Oben an der Treppe stand ein sehr elegant gekleideter Herr mit dem Rücken ihm zugedreht, hatte eins der hübschen Stubenmädchen um die Taille gefaßt und versuchte ihr einen Kuß zu stehlen. Das Mädchen aber mochte vielleicht den von unten Heraufkommenden schon bemerkt haben, denn sie entwand sich geschickt seinen Händen und floh lachend den Gang hinunter. Der Fremde mußte jetzt wohl ebenfalls die Schritte auf der Treppe hören, denn Wagner war dicht hinter ihm. Er wandte rasch den Kopf und trat dann, ohne sich wieder umzudrehen, in eins der nächsten Zimmer der ersten Etage.

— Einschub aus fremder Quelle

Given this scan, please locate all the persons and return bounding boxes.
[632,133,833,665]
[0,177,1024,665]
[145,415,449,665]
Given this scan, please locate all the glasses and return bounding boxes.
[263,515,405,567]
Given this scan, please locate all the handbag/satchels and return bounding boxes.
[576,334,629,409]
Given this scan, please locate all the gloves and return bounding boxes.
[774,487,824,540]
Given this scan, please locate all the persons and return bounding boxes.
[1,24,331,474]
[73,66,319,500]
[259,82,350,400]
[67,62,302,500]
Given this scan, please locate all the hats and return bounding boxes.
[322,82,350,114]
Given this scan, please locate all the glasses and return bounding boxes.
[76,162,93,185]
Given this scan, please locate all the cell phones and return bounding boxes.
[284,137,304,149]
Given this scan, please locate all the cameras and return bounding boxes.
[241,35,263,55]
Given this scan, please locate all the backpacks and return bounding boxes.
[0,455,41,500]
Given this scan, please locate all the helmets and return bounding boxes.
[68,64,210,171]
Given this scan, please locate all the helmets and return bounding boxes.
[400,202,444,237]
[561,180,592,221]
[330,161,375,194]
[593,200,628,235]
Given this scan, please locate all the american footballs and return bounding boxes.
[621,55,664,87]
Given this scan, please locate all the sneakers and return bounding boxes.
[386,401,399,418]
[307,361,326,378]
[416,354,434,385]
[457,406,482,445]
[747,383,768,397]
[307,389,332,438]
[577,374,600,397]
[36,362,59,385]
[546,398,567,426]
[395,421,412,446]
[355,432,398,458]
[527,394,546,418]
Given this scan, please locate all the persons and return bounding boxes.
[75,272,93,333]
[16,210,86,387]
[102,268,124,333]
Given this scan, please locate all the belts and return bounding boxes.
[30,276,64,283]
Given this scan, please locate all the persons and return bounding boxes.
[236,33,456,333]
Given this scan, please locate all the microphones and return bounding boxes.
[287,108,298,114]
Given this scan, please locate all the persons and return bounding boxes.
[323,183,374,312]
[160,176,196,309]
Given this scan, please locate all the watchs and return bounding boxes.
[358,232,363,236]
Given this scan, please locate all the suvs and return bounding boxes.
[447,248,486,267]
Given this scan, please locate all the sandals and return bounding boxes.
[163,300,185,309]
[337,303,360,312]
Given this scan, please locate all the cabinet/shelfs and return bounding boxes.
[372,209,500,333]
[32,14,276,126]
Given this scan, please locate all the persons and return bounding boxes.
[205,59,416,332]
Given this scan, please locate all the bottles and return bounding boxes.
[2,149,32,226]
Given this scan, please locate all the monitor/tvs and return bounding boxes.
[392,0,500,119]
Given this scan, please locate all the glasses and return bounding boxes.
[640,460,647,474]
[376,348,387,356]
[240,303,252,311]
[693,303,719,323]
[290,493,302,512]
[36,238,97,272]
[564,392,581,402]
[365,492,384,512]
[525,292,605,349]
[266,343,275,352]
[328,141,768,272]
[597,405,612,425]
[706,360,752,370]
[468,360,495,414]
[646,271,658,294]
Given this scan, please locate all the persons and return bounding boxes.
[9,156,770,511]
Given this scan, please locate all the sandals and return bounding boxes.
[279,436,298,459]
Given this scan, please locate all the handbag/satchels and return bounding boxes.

»Wetter noch einmal«, dachte Wagner, »das Gesicht muß ich doch schon irgendwo gesehen haben!« Und er überlegte hin und her, wo er dem Mann schon begegnet sein könnte. Die den Gang hinunterkommende Kathrine ließ ihn aber alles andere rasch wieder vergessen, und mit wenigen Worten kündigte er ihr an, wen sie unten finden würde und was sie zu tun habe.

Im ersten Augenblick wollte Kathrine allerdings vor Freude aufschreien und dann alle möglichen Schwierigkeiten machen, daß sie doch jedenfalls erst eine andere Haube aufsetzen, eine bessere Schürze vorbinden müsse. Wagner ließ aber alle diese Einwände nicht gelten. Nachmittags konnte sie zurückkehren und alles nachholen – jetzt mußte sie gehorchen, und seufzend und kopfschüttelnd fügte sie sich endlich seinem Willen.

Wagner betrat im nächsten Augenblick das Zimmer seiner Frau und fand sich von ihren Armen umschlungen.

»Du böser, böser Mann«, sagte sie dabei. »Erst läßt du mich in Kassel zwei volle Monate allein mit der Kathrine und unserem kleinen Martin im Hotel sitzen, und jetzt gehst du wieder auf drei volle Stunden von mir fort. Oh, laß mich hier in Frankfurt nicht allein – nicht jetzt allein –, nicht die ersten Tage. Du weißt nicht, welch schmerzliche, wehmütige Empfindungen mir hier das Herz erfüllen und mich gegen meinen Willen traurig stimmen. Und doch fühle ich es ja, daß es Sünde sein würde, jetzt zu trauern. – Begleitest du mich nun, wie du es versprochen hast?« setzte sie dann plötzlich mit leiser, bittender Stimme hinzu.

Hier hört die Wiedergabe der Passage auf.